The Lower San Pedro is still being grazed but, with Federation range science oversight, recovery is ongoing. Without livestock grazing at all, recovery would be quicker, but few humans would be able live in the area, as apart from roof rainwater, agriculture is limited to managed grazing within the buffer areas. Unlike the Santa Cruz Watershed with their high human population, buffer areas are not limited to human visitation. The Lower San Pedro is mostly inhabited by 22 ranches, one family plus a few ranch hands each, about every 5 km along the river that is also slowly recovering. The ranchettes cooperatively manage livestock within the Lower San Pedro commons. The humans live on less than 1% of the land and so 99% of their 20% is managed for sustainable grazing with measurable range improvement every decade. Deer that enter the buffer area are occasionally hunted. Some hunting is by outside city folk by perpon permit. When there are livestock or livestock products to trade (e.g. goat cheese, wool, hides) the cowgirls herd the stock over the pass into Tucson. In return, they get city services, fresh plant produce, and occasionally a replacement solar panel or smartbook to bring back. Stories are told of the transition days, and all realize how fortunate they are to live the prosperous life.

The Lower San Pedro has two towns. San Manuel was once a mining town and its roof area supports agriculture. The weather attracts retiree snowbirds from the north who can use fewer resources living in the Southwest where at some time of the day the temperature is comfortable year around. Often the weather is practically perfect late winter afternoons or early summer mornings. Unlike in humid areas, evaporative cooling of small, well-insulated rooms works well and winters are often sunny and hot waters keeps the room comfortable. Winkleman, where the San Pedro meets the Gila River, is a similar community of the prosperous.

SANTA CRUZ WATERSHED

 

The Upper San Pedro is more urban with agricultural villages dependent on rainwater catchment. The interwatershed railroad and Highway services support Benson, tourism supports Tombstone's 18 residents, and Sierra Vista provides Big City services especially for those in the Upper San Pedro who rarely go to Tucson. Sierra Vista is a mini-Tucson providing medical, repair, and craft manufacturing services as well as import distribution. The military base once supported the city and the San Pedro Militia is headquartered there providing interwatershed material transport and are ever ready to be called up should an outlying empire builder attack a Federation member.

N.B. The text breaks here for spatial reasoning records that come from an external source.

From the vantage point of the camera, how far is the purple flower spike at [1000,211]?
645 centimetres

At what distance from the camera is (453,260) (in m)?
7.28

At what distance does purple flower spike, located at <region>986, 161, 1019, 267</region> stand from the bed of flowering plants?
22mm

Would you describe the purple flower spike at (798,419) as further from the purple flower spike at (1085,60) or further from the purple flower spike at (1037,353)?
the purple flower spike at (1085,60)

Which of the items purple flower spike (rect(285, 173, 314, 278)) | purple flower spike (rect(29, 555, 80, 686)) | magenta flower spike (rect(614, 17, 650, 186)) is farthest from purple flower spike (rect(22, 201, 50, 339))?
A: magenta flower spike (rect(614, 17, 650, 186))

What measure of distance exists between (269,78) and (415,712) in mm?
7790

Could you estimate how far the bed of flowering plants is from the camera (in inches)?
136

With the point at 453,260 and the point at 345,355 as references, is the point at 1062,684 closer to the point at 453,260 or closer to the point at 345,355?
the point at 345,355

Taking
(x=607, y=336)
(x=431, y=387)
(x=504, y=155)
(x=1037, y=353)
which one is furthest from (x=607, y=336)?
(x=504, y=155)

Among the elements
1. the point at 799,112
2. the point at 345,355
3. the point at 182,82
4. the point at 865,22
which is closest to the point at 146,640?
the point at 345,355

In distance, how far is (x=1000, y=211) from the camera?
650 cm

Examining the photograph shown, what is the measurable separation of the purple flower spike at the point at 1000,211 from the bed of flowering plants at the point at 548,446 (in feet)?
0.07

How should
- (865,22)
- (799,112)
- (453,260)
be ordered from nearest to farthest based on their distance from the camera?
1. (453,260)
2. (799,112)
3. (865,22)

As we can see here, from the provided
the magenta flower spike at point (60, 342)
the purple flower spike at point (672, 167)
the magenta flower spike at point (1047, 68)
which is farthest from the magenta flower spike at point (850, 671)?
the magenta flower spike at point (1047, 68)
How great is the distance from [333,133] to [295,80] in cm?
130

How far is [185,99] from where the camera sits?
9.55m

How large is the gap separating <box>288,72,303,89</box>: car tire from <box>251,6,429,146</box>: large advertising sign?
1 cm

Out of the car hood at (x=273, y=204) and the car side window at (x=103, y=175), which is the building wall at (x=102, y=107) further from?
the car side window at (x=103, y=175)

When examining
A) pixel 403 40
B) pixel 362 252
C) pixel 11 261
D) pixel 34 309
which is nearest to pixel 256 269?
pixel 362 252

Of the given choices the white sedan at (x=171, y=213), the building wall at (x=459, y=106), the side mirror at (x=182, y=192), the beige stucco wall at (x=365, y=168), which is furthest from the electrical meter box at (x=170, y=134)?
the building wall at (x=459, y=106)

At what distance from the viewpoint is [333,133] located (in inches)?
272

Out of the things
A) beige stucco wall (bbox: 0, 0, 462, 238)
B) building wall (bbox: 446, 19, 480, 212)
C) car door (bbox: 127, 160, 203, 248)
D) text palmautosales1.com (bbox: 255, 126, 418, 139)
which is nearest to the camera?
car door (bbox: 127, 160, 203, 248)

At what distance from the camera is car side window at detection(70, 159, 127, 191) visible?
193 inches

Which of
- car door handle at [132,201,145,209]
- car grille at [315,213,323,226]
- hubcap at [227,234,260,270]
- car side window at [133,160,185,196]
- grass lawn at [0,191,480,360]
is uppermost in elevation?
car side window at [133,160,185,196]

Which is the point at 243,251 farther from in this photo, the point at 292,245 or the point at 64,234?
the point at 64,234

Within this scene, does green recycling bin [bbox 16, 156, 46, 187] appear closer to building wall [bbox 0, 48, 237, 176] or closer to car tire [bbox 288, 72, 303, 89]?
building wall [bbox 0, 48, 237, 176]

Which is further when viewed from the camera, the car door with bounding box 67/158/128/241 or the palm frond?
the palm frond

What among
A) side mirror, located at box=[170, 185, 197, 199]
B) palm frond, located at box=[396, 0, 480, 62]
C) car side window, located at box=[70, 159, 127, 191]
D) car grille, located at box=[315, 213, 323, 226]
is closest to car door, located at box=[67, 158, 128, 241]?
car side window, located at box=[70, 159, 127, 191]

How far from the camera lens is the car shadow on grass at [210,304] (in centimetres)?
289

The Upper San Pedro, although historically the more degraded, also supports ranchettes and grazing, but the buffer area around the urban areas are only for human visitation. Runoff from paved roadways is collected, stored in cisterns, and put in troughs by shepherds to water livestock grazing the buffer along roadways. Milk goats provide dairy products for the urban population.

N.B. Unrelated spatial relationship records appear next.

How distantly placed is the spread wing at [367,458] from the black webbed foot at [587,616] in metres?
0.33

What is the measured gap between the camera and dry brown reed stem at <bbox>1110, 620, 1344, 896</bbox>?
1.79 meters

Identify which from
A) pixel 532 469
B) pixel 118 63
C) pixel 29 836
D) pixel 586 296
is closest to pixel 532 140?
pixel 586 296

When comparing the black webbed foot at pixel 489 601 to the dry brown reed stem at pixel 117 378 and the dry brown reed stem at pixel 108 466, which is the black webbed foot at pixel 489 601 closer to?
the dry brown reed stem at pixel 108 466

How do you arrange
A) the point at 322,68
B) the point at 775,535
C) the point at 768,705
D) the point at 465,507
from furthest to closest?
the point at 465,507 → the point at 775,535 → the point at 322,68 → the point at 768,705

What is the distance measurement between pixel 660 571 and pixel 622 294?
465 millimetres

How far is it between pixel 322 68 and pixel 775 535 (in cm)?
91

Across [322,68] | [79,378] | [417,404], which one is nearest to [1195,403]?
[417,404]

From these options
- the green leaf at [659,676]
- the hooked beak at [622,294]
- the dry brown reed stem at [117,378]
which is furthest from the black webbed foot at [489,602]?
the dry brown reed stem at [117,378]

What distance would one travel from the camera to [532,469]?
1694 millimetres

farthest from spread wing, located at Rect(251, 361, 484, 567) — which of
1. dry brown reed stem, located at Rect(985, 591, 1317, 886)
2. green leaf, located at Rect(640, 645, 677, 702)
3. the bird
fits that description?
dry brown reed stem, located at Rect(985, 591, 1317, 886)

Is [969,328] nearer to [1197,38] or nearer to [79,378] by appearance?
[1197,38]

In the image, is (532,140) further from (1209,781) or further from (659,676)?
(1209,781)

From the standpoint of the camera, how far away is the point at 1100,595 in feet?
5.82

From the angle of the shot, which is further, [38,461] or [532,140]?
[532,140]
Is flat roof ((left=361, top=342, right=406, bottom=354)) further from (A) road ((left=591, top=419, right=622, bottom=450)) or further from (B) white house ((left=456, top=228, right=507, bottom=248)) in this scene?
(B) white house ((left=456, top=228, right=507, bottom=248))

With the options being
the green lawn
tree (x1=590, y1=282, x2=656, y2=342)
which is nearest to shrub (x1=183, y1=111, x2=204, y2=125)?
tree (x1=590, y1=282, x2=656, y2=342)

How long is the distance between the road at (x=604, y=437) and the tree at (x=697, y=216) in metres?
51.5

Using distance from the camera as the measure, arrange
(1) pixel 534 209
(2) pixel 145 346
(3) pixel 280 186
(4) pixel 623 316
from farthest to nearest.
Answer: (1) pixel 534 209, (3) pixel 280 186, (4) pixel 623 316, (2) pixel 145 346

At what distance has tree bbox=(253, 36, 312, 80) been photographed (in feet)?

The remaining 80%, as required, is for nature with occasional human visitation by permit only. Because the human population of the San Pedro Watershed totals 2,300, compared to the Santa Cruz's 89,000, residents could be given permits more often than in most watersheds and permits were not uncommonly given to ecotourists from the highly populated Santa Cruz Watershed and elsewhere. The San Pedro had been one of the only rivers in the Southwest to have not been dammed pre-transition or developed, and so the level of environmental degradation, especially in the Lower San Pedro, was not as extensive as most areas. Without groundwater pumping, increasingly long sections of the river are flowing year around and beaver, once again as they had been pre-transition, have been reintroduced and are also prospering.